━━━ Provided records ━━━
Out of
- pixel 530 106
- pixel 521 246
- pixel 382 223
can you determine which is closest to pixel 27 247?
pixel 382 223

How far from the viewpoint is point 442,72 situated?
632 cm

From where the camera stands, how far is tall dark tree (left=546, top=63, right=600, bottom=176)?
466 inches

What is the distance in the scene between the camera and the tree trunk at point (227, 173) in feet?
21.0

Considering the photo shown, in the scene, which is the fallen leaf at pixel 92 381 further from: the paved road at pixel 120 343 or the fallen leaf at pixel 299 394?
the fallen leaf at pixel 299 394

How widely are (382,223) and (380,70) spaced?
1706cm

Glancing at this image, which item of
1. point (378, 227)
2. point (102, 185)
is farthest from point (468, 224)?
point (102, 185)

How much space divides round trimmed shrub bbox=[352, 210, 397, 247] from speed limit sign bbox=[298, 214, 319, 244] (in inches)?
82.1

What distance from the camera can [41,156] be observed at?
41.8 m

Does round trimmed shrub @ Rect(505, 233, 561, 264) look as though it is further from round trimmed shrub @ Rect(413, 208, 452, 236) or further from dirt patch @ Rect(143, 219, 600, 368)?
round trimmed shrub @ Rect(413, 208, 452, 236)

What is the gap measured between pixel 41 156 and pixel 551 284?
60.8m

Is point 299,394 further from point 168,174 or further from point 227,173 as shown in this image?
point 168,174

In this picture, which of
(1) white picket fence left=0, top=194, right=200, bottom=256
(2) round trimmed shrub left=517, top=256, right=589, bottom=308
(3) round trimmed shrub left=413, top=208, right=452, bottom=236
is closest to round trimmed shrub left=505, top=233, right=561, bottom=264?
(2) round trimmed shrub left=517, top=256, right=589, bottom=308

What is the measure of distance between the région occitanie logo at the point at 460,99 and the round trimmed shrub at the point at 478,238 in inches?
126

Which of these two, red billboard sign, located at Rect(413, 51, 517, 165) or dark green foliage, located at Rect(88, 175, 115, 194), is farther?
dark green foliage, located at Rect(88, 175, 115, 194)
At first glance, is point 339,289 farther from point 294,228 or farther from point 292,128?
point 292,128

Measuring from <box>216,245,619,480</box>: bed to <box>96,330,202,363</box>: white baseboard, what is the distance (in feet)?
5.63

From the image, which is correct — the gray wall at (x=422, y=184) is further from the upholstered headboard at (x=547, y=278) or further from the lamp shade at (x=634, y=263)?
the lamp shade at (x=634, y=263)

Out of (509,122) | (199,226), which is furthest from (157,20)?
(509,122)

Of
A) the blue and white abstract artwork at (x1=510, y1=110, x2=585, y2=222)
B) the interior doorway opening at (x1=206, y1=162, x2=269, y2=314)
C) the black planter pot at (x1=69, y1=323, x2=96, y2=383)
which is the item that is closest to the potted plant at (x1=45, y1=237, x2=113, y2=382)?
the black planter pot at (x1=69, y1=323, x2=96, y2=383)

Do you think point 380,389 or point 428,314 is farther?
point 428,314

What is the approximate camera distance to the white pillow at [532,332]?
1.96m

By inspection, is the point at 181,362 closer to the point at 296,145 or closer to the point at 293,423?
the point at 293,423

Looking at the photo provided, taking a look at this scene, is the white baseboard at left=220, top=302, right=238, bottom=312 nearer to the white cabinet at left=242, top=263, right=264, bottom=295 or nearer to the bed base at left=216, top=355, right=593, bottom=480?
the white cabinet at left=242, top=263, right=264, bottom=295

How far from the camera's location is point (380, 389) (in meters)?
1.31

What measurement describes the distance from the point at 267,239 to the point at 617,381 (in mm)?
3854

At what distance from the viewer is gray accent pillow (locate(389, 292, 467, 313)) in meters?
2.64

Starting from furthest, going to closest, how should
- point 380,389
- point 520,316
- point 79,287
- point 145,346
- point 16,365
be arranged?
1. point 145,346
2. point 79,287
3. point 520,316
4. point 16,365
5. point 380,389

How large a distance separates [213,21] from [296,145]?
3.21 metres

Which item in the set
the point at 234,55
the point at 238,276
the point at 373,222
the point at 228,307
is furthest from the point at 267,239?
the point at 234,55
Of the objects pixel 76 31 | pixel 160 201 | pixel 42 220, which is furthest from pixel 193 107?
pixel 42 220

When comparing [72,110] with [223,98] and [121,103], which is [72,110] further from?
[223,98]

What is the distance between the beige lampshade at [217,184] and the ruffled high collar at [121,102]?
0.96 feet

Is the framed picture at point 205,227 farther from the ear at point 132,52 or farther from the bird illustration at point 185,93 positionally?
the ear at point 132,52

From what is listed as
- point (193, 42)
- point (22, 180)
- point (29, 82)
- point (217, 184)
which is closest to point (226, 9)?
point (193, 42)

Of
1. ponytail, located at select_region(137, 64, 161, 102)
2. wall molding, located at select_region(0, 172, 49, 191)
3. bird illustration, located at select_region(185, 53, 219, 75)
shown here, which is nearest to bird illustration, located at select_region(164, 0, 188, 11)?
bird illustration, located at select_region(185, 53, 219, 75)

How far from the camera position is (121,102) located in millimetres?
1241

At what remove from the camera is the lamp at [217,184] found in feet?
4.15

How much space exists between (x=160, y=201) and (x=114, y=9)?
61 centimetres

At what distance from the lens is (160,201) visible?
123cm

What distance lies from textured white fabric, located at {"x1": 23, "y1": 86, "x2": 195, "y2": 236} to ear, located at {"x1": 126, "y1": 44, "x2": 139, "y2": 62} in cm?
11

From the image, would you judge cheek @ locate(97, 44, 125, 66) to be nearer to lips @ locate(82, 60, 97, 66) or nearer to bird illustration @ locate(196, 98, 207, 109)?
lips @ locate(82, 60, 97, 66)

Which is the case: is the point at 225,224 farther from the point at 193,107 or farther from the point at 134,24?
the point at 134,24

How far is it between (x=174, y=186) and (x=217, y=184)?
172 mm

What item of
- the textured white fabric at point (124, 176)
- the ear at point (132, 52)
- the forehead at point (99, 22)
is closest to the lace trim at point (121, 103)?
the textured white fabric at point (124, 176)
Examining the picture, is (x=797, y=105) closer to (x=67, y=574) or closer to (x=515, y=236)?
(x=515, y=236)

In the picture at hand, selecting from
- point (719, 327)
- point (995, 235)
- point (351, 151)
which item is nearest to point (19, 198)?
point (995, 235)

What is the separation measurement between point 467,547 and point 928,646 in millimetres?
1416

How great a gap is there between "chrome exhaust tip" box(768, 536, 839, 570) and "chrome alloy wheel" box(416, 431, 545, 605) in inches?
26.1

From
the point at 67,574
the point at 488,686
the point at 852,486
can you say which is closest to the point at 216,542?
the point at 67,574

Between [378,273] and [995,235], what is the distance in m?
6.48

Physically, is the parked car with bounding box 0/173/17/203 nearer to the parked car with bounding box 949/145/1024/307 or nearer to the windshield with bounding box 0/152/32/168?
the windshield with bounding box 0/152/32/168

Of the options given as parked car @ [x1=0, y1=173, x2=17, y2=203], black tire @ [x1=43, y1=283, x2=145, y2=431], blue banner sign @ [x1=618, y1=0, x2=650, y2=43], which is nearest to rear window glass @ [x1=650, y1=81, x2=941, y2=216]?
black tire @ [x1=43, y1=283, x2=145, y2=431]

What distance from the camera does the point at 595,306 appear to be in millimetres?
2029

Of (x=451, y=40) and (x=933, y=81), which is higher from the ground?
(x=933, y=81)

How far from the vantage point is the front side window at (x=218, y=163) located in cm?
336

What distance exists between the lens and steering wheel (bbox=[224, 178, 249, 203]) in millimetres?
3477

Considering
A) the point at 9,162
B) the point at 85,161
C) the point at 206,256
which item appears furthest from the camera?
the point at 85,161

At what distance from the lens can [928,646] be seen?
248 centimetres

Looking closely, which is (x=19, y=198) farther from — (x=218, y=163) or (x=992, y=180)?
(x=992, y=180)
━━━
→ **What is expected**
Repeat every entry exactly as written above.

→ **Reply to the exercise**
Out of
- pixel 530 106
- pixel 521 246
- pixel 382 223
can you determine which is closest to pixel 27 247?
pixel 382 223

How far from the viewpoint is point 442,72 situated?
632 cm

From where the camera stands, how far is tall dark tree (left=546, top=63, right=600, bottom=176)?
466 inches

What is the distance in the scene between the camera and the tree trunk at point (227, 173) in feet?
21.0

Considering the photo shown, in the scene, which is the fallen leaf at pixel 92 381 further from: the paved road at pixel 120 343 or the fallen leaf at pixel 299 394?
the fallen leaf at pixel 299 394

How widely are (382,223) and (380,70) spaced?
1706cm

Glancing at this image, which item of
1. point (378, 227)
2. point (102, 185)
is farthest from point (468, 224)?
point (102, 185)

How much space divides round trimmed shrub bbox=[352, 210, 397, 247] from speed limit sign bbox=[298, 214, 319, 244] (in inches)?
82.1

What distance from the camera can [41,156] be observed at?
41.8 m

Does round trimmed shrub @ Rect(505, 233, 561, 264) look as though it is further from round trimmed shrub @ Rect(413, 208, 452, 236) or further from dirt patch @ Rect(143, 219, 600, 368)?
round trimmed shrub @ Rect(413, 208, 452, 236)

What is the gap measured between pixel 41 156 and pixel 551 284?
60.8m

Is point 299,394 further from point 168,174 or further from point 227,173 as shown in this image?
point 168,174

In this picture, which of
(1) white picket fence left=0, top=194, right=200, bottom=256
(2) round trimmed shrub left=517, top=256, right=589, bottom=308
(3) round trimmed shrub left=413, top=208, right=452, bottom=236
is closest to round trimmed shrub left=505, top=233, right=561, bottom=264?
(2) round trimmed shrub left=517, top=256, right=589, bottom=308

What is the measure of distance between the région occitanie logo at the point at 460,99 and the round trimmed shrub at the point at 478,238 in inches?
126

Which of these two, red billboard sign, located at Rect(413, 51, 517, 165) or dark green foliage, located at Rect(88, 175, 115, 194), is farther?
dark green foliage, located at Rect(88, 175, 115, 194)
At first glance, is point 339,289 farther from point 294,228 or farther from point 292,128?
point 292,128

Measuring from <box>216,245,619,480</box>: bed to <box>96,330,202,363</box>: white baseboard, what is the distance (in feet)?
5.63

From the image, which is correct — the gray wall at (x=422, y=184) is further from the upholstered headboard at (x=547, y=278) or further from the lamp shade at (x=634, y=263)?
the lamp shade at (x=634, y=263)

Out of (509,122) | (199,226), which is furthest from (157,20)?
(509,122)

Of
A) the blue and white abstract artwork at (x1=510, y1=110, x2=585, y2=222)
B) the interior doorway opening at (x1=206, y1=162, x2=269, y2=314)
C) the black planter pot at (x1=69, y1=323, x2=96, y2=383)
which is the item that is closest to the potted plant at (x1=45, y1=237, x2=113, y2=382)?
the black planter pot at (x1=69, y1=323, x2=96, y2=383)

Do you think point 380,389 or point 428,314 is farther?
point 428,314

What is the approximate camera distance to the white pillow at [532,332]?
1.96m

By inspection, is the point at 181,362 closer to the point at 296,145 or closer to the point at 293,423?
the point at 293,423

Looking at the photo provided, taking a look at this scene, is the white baseboard at left=220, top=302, right=238, bottom=312 nearer to the white cabinet at left=242, top=263, right=264, bottom=295 or nearer to the bed base at left=216, top=355, right=593, bottom=480?
the white cabinet at left=242, top=263, right=264, bottom=295

How far from the camera's location is point (380, 389) (in meters)?
1.31

What measurement describes the distance from the point at 267,239 to the point at 617,381 (in mm)?
3854

At what distance from the viewer is gray accent pillow (locate(389, 292, 467, 313)) in meters?
2.64

Starting from furthest, going to closest, how should
- point 380,389
- point 520,316
- point 79,287
- point 145,346
- point 16,365
be arranged?
1. point 145,346
2. point 79,287
3. point 520,316
4. point 16,365
5. point 380,389

How large a distance separates [213,21] from [296,145]?
3.21 metres

Which item in the set
the point at 234,55
the point at 238,276
the point at 373,222
the point at 228,307
is furthest from the point at 267,239?
the point at 234,55
Of the objects pixel 76 31 | pixel 160 201 | pixel 42 220, which is furthest from pixel 193 107?
pixel 42 220

When comparing [72,110] with [223,98] and [121,103], which is [72,110] further from?
[223,98]

What is the distance between the beige lampshade at [217,184] and the ruffled high collar at [121,102]?
0.96 feet

Is the framed picture at point 205,227 farther from the ear at point 132,52 or farther from the bird illustration at point 185,93 positionally?
the ear at point 132,52

From what is listed as
- point (193, 42)
- point (22, 180)
- point (29, 82)
- point (217, 184)
which is closest to point (226, 9)?
point (193, 42)

Of
1. ponytail, located at select_region(137, 64, 161, 102)
2. wall molding, located at select_region(0, 172, 49, 191)
3. bird illustration, located at select_region(185, 53, 219, 75)
shown here, which is nearest to bird illustration, located at select_region(164, 0, 188, 11)?
bird illustration, located at select_region(185, 53, 219, 75)

How far from the camera position is (121,102) located in millimetres?
1241

At what remove from the camera is the lamp at [217,184] found in feet?
4.15

How much space exists between (x=160, y=201) and (x=114, y=9)?
61 centimetres

At what distance from the lens is (160,201) visible?
123cm

What distance lies from textured white fabric, located at {"x1": 23, "y1": 86, "x2": 195, "y2": 236} to ear, located at {"x1": 126, "y1": 44, "x2": 139, "y2": 62} in cm?
11

From the image, would you judge cheek @ locate(97, 44, 125, 66) to be nearer to lips @ locate(82, 60, 97, 66) or nearer to bird illustration @ locate(196, 98, 207, 109)?
lips @ locate(82, 60, 97, 66)

Which is the case: is the point at 225,224 farther from the point at 193,107 or farther from the point at 134,24?
the point at 134,24

How far is it between (x=174, y=186) and (x=217, y=184)?
172 mm

What item of
- the textured white fabric at point (124, 176)
- the ear at point (132, 52)
- the forehead at point (99, 22)
is closest to the lace trim at point (121, 103)?
the textured white fabric at point (124, 176)
Examining the picture, is (x=797, y=105) closer to (x=67, y=574) or closer to (x=515, y=236)?
(x=515, y=236)

In the picture at hand, selecting from
- point (719, 327)
- point (995, 235)
- point (351, 151)
which item is nearest to point (19, 198)?
point (995, 235)

What is the separation measurement between point 467,547 and point 928,646 in millimetres?
1416

How great a gap is there between "chrome exhaust tip" box(768, 536, 839, 570) and "chrome alloy wheel" box(416, 431, 545, 605) in inches?
26.1

From
the point at 67,574
the point at 488,686
the point at 852,486
can you say which is closest to the point at 216,542?
the point at 67,574

Between [378,273] and [995,235], what is the distance in m?
6.48

Physically, is the parked car with bounding box 0/173/17/203 nearer to the parked car with bounding box 949/145/1024/307 or nearer to the windshield with bounding box 0/152/32/168?
the windshield with bounding box 0/152/32/168

Of the options given as parked car @ [x1=0, y1=173, x2=17, y2=203], black tire @ [x1=43, y1=283, x2=145, y2=431], blue banner sign @ [x1=618, y1=0, x2=650, y2=43], which is nearest to rear window glass @ [x1=650, y1=81, x2=941, y2=216]?
black tire @ [x1=43, y1=283, x2=145, y2=431]

What distance from the camera does the point at 595,306 appear to be in millimetres?
2029

Of (x=451, y=40) and (x=933, y=81), which is higher from the ground?
(x=933, y=81)

How far from the vantage point is the front side window at (x=218, y=163) located in cm?
336

What distance exists between the lens and steering wheel (bbox=[224, 178, 249, 203]) in millimetres?
3477

Considering
A) the point at 9,162
B) the point at 85,161
C) the point at 206,256
which item appears furthest from the camera?
the point at 85,161

At what distance from the lens can [928,646] be seen?
248 centimetres

Looking closely, which is (x=19, y=198) farther from — (x=218, y=163) or (x=992, y=180)?
(x=992, y=180)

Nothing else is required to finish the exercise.